- **Information supplied**:

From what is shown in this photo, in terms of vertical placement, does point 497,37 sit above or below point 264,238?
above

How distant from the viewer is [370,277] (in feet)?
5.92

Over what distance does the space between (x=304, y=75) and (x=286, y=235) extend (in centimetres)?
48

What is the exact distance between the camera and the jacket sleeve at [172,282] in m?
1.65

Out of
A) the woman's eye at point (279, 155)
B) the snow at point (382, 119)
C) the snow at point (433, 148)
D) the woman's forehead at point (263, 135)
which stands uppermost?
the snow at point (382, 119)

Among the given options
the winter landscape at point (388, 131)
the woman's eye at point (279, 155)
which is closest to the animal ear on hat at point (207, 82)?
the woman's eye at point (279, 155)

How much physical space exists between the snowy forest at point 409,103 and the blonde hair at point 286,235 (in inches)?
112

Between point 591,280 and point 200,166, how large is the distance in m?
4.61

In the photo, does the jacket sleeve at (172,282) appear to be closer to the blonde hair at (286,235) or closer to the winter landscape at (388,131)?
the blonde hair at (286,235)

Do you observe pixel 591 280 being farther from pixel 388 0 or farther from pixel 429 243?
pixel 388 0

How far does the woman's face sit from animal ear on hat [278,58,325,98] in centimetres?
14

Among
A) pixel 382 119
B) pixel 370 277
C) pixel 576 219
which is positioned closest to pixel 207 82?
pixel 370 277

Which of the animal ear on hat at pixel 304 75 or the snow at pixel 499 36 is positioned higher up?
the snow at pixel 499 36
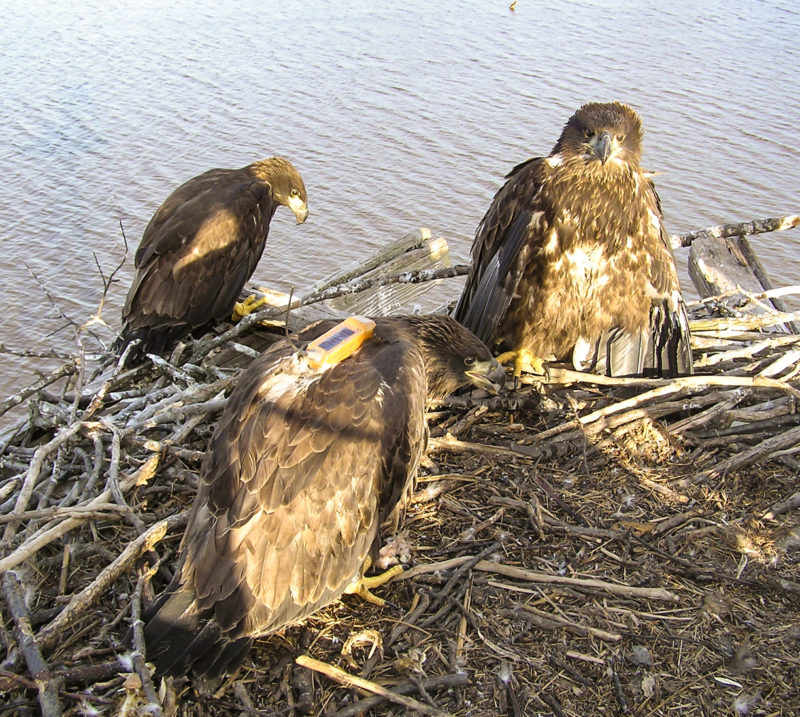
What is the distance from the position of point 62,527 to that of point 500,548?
173 centimetres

- **Set problem**: Reproduce the part of the data that opens with the line containing "Do you observe" and closes at the end of the data, including both ends. Leave the pictures out.

- **Full response**:
Do you observe pixel 591 280 being farther from pixel 388 0 or farther from pixel 429 243?
pixel 388 0

How far does the woman's face sit from animal ear on hat [278,58,325,98] in centimetres?
14

Among
A) pixel 382 119
B) pixel 370 277
C) pixel 576 219
which is positioned closest to pixel 207 82?
pixel 370 277

Which of the animal ear on hat at pixel 304 75 or the snow at pixel 499 36 is positioned higher up?
the snow at pixel 499 36
What is the distance from the position of point 62,527 to that of point 500,548?
173 centimetres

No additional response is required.